Sedangkan Roy Morgan, lembaga peneliti independen di Australia, juga memberikan
penghargaan kepada Garuda Indonesia sebagai “The Best International Airline”
pada bulan Januari, Februari dan Juli 2012.
Saat
ini Garuda Indonesia memiliki tiga hub di Indonesia. Pertama adalah hub bisnis
yang berada di Bandara Soekarno-Hatta, Jakarta. Kedua adalah hub di daerah
pariwisata yang berada di Bandara Ngurah Rai, Denpasar, Bali. Kemudian untuk
meningkatkan frekuensi penerbangan ke bagian timur Indonesia, Garuda Indonesia
juga memiliki hub di Bandara Sultan Hasanuddin, Makassar, Sulawesi Selatan.
PT
Garuda Indonesia (Persero) Tbk. adalah maskapai pertama dan terbesar di
Indonesia, Dengan pendekatan berorientasi “melayani”, Garuda Indonesia
bertujuan menjadi penyedia layanan terdepan bagi wisatawan di negara
inisekaligus menyediakan layanan pengiriman barang melalui udara. Grup Garuda
Indonesia pada saat ini memiliki lima anak perusahaan yakni PT Aerowisata, PT
GMF Aero Asia, PT Abacus Distribution System, PT Gapura Angkasa dan PT Aero
System Indonesia
Pada
bulan Februari 2011, Garuda Indonesia telah menjadi Perusahaan Publik dan
terdaftar di Bursa Efek Indonesia.
Dasar Hukum Pendirian PT. Garuda Indonesia
Akta
Pendirian No. 8 tanggal 4 Maret 1975 sebagaimana diubah dengan Akta Perubahan
No. 42 tanggal 21 April 1975, dan kemudian diubah dengan Akta Perubahan No. 24
tanggal 12 Juni 1975, ketiganya dibuat di hadapan Soeleman Ardjasasmita, S.H.,
Notaris di Jakarta yang telah mendapat pengesahan dari Menteri Kehakiman
Republik Indonesia berdasarkan Surat Keputusan No. Y.A. 5/225/8 tertanggal 23
Juni 1975 (“Akta Pendirian”).
Kepemilikan
• Pemerintah Negara
Republik Indonesia : 60,5%
• Credit Suisse AG Singapore TC AR CL PT Trans Airways: 24,6%
• Masyarakat (kepemilikan di bawah 2%): 14,9%
• Credit Suisse AG Singapore TC AR CL PT Trans Airways: 24,6%
• Masyarakat (kepemilikan di bawah 2%): 14,9%
Anggaran Dana PT. Garuda
Indonesia
PT
Garuda Indonesia Tbk (GIAA) berencana menerbitkan obligasi global (global bonds)

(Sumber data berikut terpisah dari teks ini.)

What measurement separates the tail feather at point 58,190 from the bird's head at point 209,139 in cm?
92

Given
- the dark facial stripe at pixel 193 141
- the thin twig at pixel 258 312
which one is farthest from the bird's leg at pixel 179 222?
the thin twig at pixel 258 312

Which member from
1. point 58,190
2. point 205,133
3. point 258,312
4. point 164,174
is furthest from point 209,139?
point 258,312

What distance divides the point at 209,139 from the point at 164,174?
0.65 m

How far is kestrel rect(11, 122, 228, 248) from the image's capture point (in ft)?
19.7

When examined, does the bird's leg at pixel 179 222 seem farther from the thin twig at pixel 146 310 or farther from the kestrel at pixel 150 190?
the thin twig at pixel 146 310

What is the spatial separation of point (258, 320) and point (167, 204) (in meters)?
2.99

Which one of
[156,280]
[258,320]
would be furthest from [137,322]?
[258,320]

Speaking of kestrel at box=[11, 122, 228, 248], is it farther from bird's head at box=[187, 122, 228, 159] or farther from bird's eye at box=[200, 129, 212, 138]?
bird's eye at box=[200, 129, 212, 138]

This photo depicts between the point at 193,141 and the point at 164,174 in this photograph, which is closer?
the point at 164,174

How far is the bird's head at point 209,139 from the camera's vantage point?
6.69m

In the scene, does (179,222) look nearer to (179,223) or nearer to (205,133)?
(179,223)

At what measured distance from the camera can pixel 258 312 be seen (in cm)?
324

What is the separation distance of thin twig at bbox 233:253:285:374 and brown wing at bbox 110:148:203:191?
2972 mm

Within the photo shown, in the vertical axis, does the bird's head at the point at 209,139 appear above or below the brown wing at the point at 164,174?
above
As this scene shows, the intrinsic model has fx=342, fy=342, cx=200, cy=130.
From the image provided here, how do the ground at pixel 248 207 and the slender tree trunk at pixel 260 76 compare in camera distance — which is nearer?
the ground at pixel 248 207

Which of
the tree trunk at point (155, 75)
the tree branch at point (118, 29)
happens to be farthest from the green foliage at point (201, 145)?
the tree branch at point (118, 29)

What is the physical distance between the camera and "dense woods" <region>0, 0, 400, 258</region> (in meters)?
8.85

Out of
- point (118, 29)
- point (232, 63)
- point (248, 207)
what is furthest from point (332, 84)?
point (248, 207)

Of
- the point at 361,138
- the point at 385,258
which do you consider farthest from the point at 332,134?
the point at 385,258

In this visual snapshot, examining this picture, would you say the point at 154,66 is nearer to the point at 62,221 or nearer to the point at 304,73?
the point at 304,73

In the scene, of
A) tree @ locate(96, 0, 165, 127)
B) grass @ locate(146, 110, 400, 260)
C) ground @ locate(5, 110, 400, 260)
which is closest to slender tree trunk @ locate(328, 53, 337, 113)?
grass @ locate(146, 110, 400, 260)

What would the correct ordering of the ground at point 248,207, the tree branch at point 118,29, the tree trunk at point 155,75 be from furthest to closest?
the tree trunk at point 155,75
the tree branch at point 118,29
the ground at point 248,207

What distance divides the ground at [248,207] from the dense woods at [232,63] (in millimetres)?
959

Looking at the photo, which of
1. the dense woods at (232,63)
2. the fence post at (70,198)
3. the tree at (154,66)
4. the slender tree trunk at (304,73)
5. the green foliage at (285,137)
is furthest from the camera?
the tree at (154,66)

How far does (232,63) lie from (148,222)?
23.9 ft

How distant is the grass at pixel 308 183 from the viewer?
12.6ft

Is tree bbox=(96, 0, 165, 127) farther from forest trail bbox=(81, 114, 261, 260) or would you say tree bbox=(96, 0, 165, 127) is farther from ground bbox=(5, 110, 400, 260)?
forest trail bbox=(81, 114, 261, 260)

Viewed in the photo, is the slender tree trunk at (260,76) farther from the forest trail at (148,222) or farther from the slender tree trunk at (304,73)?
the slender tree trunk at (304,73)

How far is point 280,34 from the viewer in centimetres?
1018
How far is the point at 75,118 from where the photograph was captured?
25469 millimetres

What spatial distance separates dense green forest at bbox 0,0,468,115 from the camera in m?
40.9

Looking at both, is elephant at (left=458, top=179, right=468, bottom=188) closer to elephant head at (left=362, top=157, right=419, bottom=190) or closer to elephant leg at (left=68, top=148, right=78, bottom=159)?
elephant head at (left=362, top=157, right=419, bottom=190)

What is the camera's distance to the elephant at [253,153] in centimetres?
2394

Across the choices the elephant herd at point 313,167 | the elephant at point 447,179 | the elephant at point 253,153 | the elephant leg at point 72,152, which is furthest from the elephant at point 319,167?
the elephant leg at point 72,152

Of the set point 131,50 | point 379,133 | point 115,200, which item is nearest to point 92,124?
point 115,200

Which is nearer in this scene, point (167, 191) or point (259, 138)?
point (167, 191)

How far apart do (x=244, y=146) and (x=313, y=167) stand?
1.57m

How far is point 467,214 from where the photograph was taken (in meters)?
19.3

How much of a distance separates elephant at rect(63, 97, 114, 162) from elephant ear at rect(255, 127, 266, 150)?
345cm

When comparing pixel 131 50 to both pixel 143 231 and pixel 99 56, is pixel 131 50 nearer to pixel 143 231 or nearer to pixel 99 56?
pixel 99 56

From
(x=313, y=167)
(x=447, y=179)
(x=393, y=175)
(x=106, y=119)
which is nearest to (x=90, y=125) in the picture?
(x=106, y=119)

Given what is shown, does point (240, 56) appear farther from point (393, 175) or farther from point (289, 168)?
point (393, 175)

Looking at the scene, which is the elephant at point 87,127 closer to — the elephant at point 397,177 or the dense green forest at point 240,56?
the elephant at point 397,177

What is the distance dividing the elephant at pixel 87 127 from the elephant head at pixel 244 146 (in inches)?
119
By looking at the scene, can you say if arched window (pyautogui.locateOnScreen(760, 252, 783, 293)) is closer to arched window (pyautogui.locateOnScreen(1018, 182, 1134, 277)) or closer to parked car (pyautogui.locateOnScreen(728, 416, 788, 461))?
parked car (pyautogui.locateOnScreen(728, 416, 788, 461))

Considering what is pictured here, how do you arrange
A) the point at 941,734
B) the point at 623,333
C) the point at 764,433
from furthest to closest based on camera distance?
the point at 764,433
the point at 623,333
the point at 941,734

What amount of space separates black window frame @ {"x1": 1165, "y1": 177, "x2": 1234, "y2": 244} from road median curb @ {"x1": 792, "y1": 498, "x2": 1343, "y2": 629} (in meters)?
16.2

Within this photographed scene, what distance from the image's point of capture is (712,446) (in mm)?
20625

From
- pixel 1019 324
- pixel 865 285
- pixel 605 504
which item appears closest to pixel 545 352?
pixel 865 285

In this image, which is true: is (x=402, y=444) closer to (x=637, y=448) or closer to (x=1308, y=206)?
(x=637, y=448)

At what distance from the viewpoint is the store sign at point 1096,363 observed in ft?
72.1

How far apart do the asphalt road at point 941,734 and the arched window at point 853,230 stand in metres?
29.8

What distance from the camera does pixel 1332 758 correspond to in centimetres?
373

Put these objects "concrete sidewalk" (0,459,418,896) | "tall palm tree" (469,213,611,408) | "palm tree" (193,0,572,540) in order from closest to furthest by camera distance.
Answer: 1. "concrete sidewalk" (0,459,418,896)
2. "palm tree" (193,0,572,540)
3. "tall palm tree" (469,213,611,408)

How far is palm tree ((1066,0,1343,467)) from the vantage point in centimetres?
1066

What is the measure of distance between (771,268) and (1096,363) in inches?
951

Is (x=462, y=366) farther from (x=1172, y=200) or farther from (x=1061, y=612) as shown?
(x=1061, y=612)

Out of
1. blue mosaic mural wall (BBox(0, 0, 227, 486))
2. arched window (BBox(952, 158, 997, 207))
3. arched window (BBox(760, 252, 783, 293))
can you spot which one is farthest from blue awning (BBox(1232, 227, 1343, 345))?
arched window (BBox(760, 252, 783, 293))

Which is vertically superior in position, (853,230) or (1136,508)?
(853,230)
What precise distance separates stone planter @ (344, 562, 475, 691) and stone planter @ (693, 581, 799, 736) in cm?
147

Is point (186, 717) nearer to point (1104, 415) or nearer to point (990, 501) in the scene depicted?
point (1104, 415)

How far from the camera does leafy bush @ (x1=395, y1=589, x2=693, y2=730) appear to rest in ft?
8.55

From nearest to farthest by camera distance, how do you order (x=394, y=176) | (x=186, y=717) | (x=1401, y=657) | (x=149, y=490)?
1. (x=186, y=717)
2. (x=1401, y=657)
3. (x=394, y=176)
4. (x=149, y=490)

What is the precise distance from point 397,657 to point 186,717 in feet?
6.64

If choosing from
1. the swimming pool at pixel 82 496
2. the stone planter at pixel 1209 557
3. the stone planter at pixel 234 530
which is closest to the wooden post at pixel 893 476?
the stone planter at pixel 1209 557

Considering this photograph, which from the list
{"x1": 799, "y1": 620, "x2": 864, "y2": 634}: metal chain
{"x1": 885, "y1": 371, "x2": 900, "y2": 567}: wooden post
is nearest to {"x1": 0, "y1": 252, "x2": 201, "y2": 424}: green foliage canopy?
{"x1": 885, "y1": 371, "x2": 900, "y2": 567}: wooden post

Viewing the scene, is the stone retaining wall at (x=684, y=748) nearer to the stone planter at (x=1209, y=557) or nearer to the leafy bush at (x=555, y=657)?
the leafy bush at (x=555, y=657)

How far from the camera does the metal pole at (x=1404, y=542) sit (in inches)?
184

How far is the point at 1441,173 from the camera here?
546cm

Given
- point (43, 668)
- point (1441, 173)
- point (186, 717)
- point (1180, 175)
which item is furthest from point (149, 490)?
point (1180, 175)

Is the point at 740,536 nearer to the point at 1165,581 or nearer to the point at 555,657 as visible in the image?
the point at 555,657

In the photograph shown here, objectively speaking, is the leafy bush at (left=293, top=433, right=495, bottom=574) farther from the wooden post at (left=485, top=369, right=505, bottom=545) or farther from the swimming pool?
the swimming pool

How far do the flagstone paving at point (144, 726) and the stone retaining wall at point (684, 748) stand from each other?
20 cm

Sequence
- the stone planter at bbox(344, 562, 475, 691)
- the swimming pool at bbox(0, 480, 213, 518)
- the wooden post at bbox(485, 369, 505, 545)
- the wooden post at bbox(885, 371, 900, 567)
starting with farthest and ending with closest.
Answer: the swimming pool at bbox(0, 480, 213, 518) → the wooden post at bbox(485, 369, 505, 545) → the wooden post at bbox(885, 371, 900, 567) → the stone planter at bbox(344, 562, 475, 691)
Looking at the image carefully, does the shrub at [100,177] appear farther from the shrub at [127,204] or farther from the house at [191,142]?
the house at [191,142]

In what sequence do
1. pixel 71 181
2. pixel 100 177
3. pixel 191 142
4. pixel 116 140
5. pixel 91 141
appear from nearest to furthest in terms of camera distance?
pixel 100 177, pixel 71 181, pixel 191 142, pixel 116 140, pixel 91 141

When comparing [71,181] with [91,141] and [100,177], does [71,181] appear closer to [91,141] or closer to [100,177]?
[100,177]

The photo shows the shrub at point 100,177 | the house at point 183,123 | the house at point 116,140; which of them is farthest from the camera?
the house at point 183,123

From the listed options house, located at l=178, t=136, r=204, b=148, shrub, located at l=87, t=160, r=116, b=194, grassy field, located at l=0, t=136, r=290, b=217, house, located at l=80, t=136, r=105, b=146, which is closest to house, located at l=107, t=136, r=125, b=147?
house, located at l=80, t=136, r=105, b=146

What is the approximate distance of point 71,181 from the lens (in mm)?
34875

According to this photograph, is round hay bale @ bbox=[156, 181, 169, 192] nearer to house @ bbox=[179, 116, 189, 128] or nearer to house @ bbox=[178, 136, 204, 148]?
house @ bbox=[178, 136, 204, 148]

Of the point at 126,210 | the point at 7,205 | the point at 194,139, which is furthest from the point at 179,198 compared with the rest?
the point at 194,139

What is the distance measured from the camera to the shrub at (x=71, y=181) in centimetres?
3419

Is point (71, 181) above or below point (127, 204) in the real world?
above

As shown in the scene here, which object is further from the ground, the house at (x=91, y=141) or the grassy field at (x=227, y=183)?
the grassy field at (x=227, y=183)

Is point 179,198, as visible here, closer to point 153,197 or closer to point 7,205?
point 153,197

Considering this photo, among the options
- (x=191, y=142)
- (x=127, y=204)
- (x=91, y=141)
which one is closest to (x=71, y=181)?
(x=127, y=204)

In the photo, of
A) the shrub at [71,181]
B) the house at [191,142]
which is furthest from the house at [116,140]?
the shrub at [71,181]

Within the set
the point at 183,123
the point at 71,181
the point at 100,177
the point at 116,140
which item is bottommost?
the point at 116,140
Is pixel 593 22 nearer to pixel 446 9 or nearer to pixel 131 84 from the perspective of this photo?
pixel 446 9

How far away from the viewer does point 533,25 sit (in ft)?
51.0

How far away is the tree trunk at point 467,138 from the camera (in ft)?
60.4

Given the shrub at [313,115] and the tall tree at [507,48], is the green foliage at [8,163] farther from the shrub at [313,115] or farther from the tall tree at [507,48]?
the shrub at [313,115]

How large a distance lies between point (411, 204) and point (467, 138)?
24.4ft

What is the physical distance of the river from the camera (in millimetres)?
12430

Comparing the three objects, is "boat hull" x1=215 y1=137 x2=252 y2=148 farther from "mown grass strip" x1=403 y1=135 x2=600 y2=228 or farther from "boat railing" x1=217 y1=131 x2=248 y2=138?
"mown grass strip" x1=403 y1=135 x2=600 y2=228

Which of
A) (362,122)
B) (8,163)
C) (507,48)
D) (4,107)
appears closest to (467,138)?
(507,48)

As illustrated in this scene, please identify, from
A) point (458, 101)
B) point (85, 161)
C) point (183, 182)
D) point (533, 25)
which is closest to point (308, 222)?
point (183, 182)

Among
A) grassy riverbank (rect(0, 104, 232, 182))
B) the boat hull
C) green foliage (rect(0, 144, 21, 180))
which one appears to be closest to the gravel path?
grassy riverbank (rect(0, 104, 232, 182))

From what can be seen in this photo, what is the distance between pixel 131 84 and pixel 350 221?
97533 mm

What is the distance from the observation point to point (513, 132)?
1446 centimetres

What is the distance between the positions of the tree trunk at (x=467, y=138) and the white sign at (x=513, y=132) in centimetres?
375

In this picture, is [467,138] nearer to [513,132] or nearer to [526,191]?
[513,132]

senilai Rp2 triliun pada Juni 2018. Perseroan akan menggunakan dana hasil
emisi global bond untuk membiayai kembali (refianncing)
utangnya.
Direktur
Keuangan dan Manajemen Risiko Garuda Indonesia, Helmi Imam Satriyono,
mengatakan, Garuda memiliki obligasi yang akan jatuh tempo pada Juli 2018
senilai Rp2 triliun.
Perseroan
memilih surat utang beredenominasi dolar Amerika Serikat (AS) karena pencatatan
dalam laporan keuangan juga menggunakan mata uang dolar AS. "Kami lebih
condong menerbitkan obligasi dalam bentuk dolar AS, ketimbang rupiah,"
ujar Helmi, Rabu, 25 Oktober 2017.
Penerbitan
obligasi rupiah menjadi kurang efektif lantaran maskapai penerbangan pelat
merah ini harus melakukan biaya lindung nilai (hedging). Penerbitan global
bonds Garuda rencanannya akan menggunakan buku Desember 2017.